2- That will also affect the Russian population, who will become even more isolated and powerless.
They do though, some of personal blogs i follow also banned in China; There is a saying in my circle of friends in Mainland China that the blog is “certified by Great Firewall of China” if a person’s blog got blocked
They also monitor internet communications and you can get your account deleted or a police visit if you post something to critical of the state. That's probably irresistibly attractive to Putin.
In my time working at a hosting provider we would get these very strange requests from the Russian government demanding Russian websites customers had with us be taken down for moral violations. Like a DMCA but for free speech.
Terrible situation, even if you're in the "well it's Russia so stuff them" camp. Countries moving to their own Internet is a terrible situation, one we've seen before with China and their deep censorship of online media.
It would be great, but think about it for a second. Russian bots and trolls that are operated by the government will still exist, it's not like they would cease trying to spread misinformation or destabilizing opinions. So that won't change at all. This would primarily affect the people in the country who would now be unable to see real news or learn things the government doesn't want them to.

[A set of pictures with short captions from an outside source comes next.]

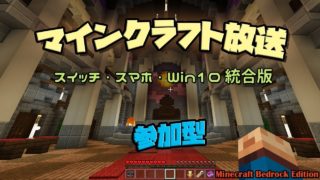 マインクラフト スイッチ・スマホ統合版で遊ぶよ（参加型）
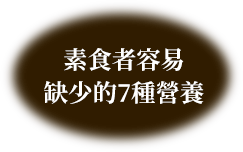 素食者容易缺少的7種營養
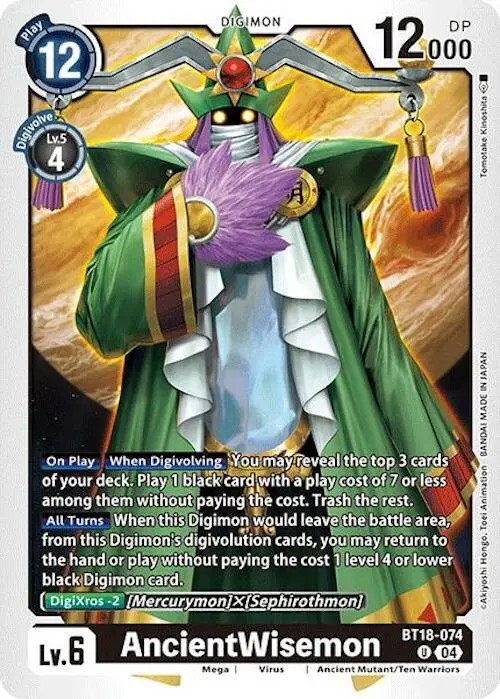 AncientWisemon card art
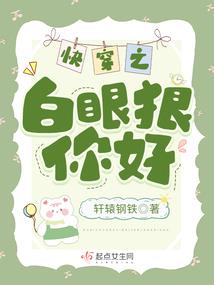 采购饰品批发会计分录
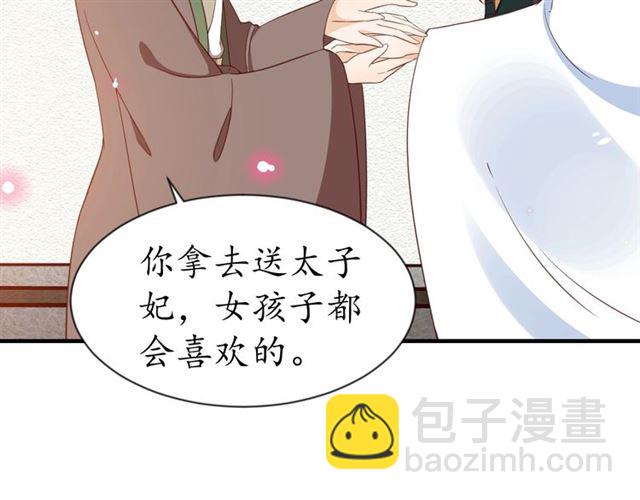 《盛世梨花殿》第84话 无中生“友” 第20页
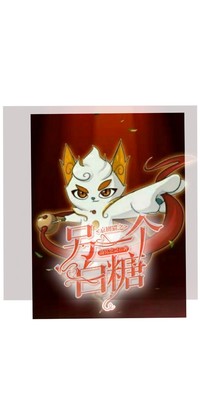 京剧猫之另一个白糖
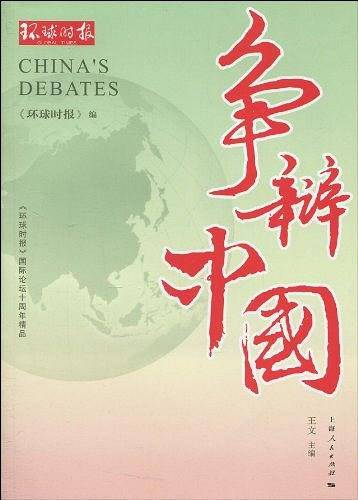 争辩中国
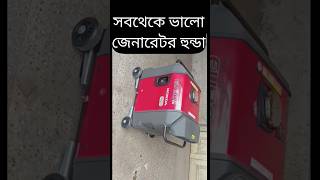 সব থেকে ভালো জেনারেটর হুন্ডা জেনারেটর বেস্ট জেনারেটর [upl. by Dasha]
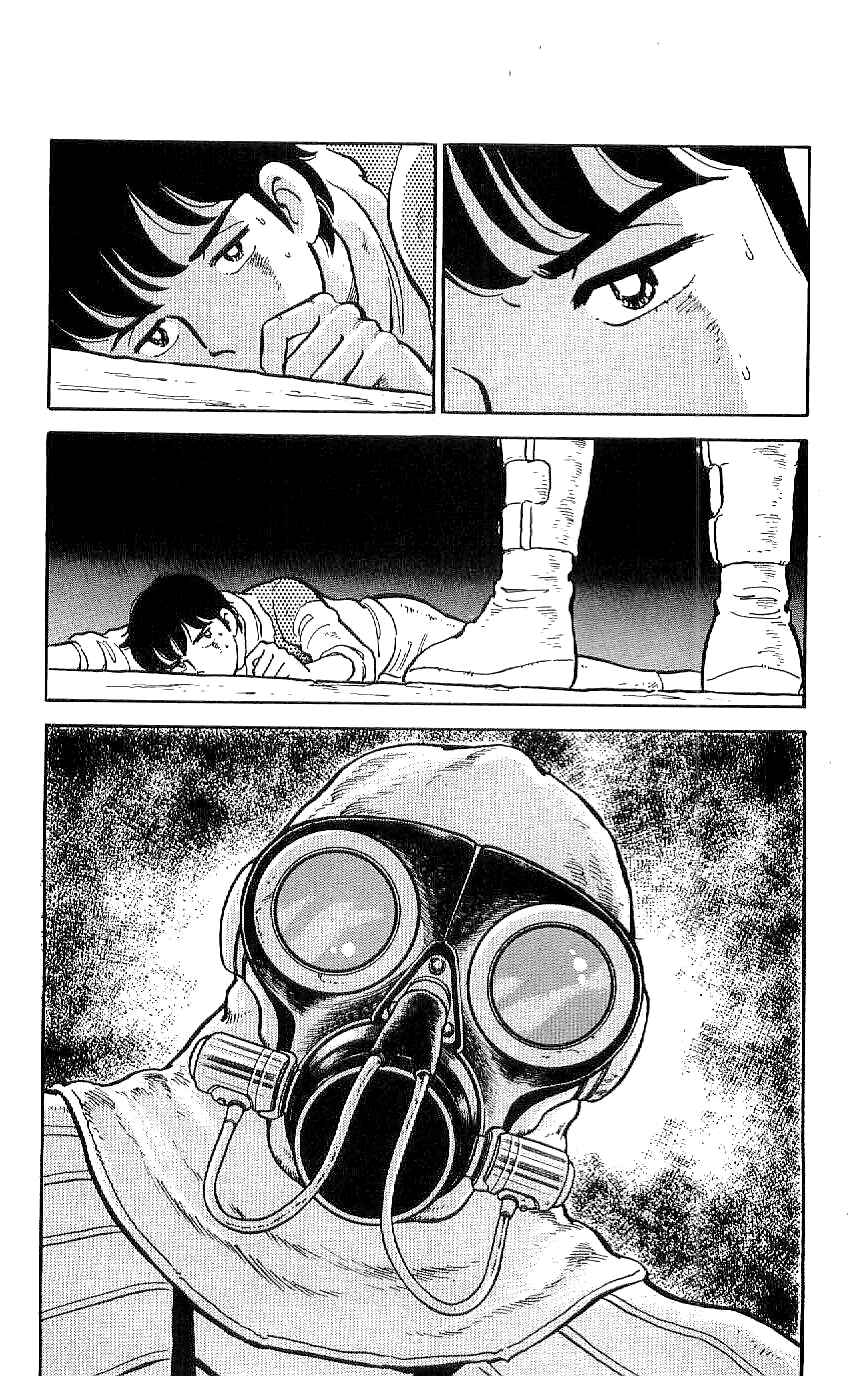 Page 2 Chapter 43 Ryu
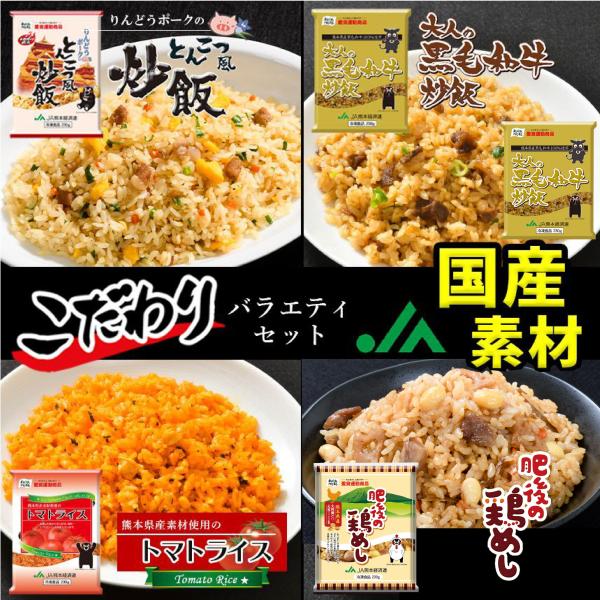 国産素材　こだわり炒飯　４種セット　230g×10袋　バラエティセットB　たっぷり2.3kg　冷凍食...
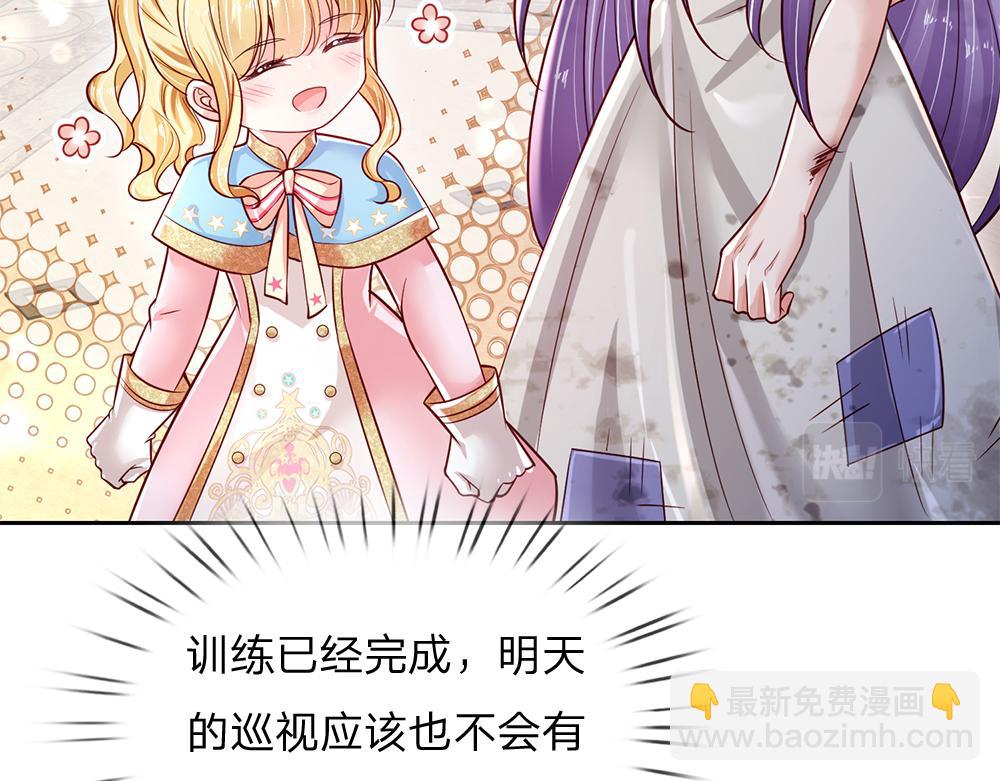 第133话 别怕！她是好人哦！64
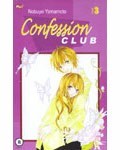 Confession Club 3 (Paperback)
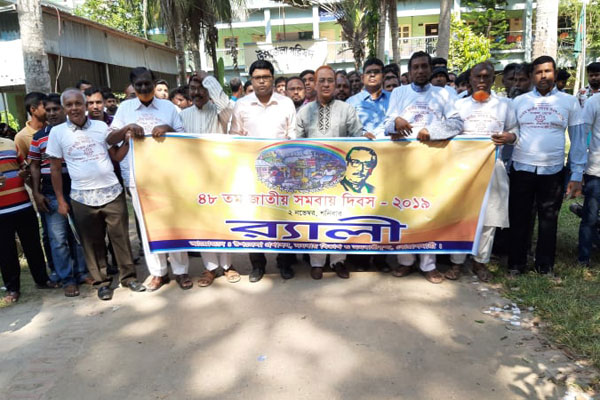 বর্ণাঢ্য আয়োজনে বোয়ালমারীতে সমবায় দিবস পালিত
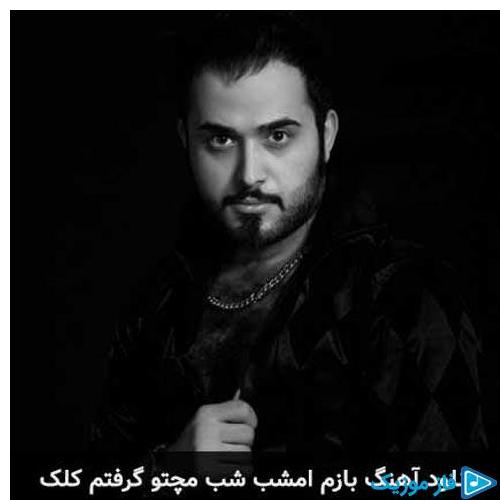 دانلود آهنگ جدید بازم امشب شب مچتو گرفتم کلک از مجید نعمتی در سایت فاز موزیک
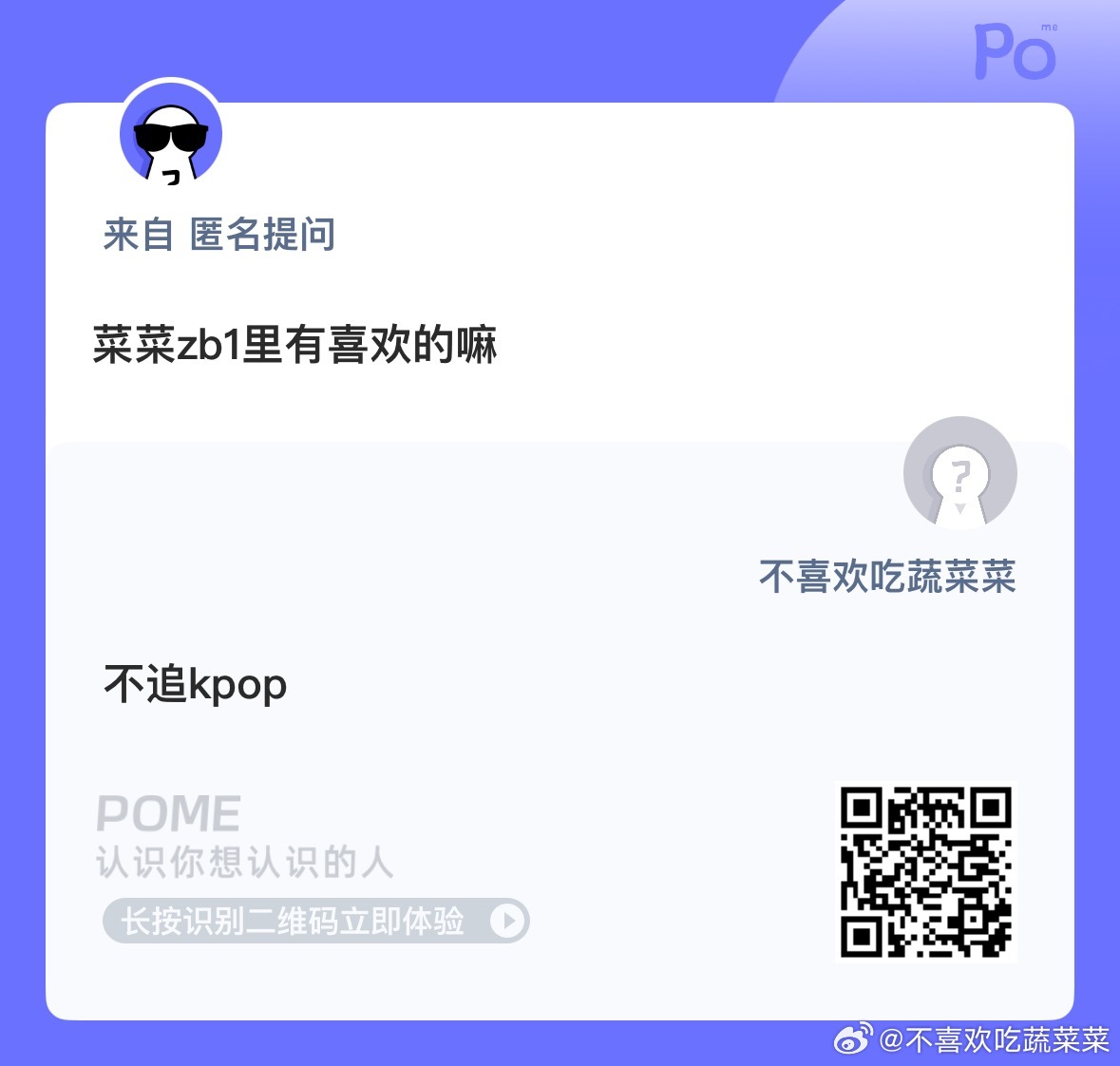 我这里只有对kpop的坏话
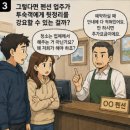 철민사 | 휴가철 펜션에 갔는데 늦잠도 못자고 마지막 날은 청소?? 펜션 뒷정리 논란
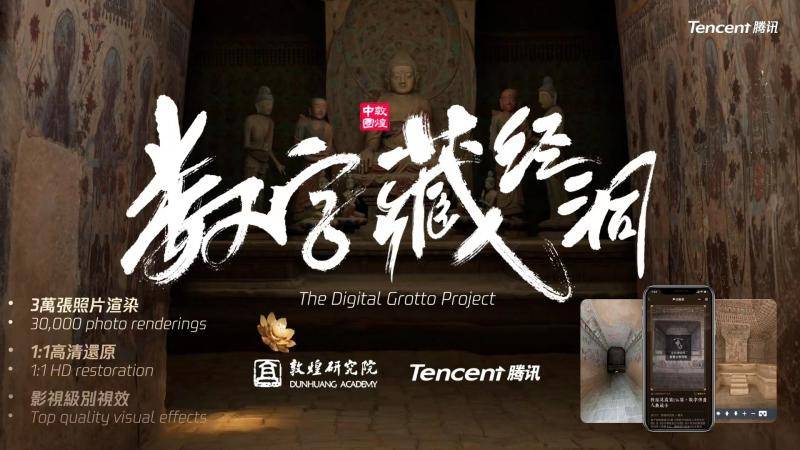 数字涂鸦游戏苹果版
:“云游长城”香港版将上线 游戏科技是文博业数字化的前沿探索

I'm all for giving Russia the finger, but I do fear that it won't actually make anything better for the rest of us and would just make the people worse off.
I mean, if no normal citizen can access the outside internet then we will know for sure that any connection coming out of Russia has to be a bot. So that would make blocking them much more easier.
We must somehow patch a connection in, to ensure they have a sufficient quantity of international memes, cats and porn. Access to the internet is a basic human right these days, we surely cannot abandon them.
NSA and CIA are absolutely salivating at the idea of the Russians trying to roll their own TCP/IP stack. However good some of the Russian intel groups might be at offense, they are hot garbage at defense.
That’s not what they are trying to do at all though.
The article makes it sound more so like they want their own ‘great firewall’ like China, or to go even further and create something akin to North Korea.
Nah it's not. China doesn't need Russia in any capacity. It does need some of its natural resources, but not too badly really. It's not any more keen on exploiting those than in Central Asian countries. Just doing usual Chinese things, no bigger interest.
I do have mixed feelings about this. Let's say pool it off and Russia net is now thing. That makes it harder for Russian conmen to rum various scams and hacks, ex ransomware, but it makes it a lot harder for the people there to break out of the state own propaganda.
The Russian scammers are using a ton of proxies and VPNs. Unfortunately, this change will not affect them unless the Russian government completely removes access to the global Internet, and even then, the corruption is so deep that many officials will be selling access to the global Internet to their friends or people with money.
Russian scammers and social media manipulators are here to stay, likely because they're largely state run initiatives and they'll still have access to the global Internet.
What this does is keep the normal Russians insulated from the rest of the world and unable to coordinate outside of their own country, where everything they do is even more tightly controlled by the government.
That statement works for every other freedom you lose, it also serves to detect malicious intent from another person. There's always a middle ground, where nothing's perfect, but it's balanced. There's always a compromise. There's no perfect scenario. If you want a perfect society, you have to take away all freedom. If you give away all freedoms, there's anarchy.
This will be obviously all in the name of authoritarianism. Will the Russian Federation people benefit or will this be a means to control information? Note that my criticisms leveled against Russia could apply to Amurica as well. We Amuricans seem to have wet dreams of Christo-Fascism.
That way we can simply do nothing because only one political party is encouraging its constituents to arm up while the other wants everyone to disarm. Guess which side will win?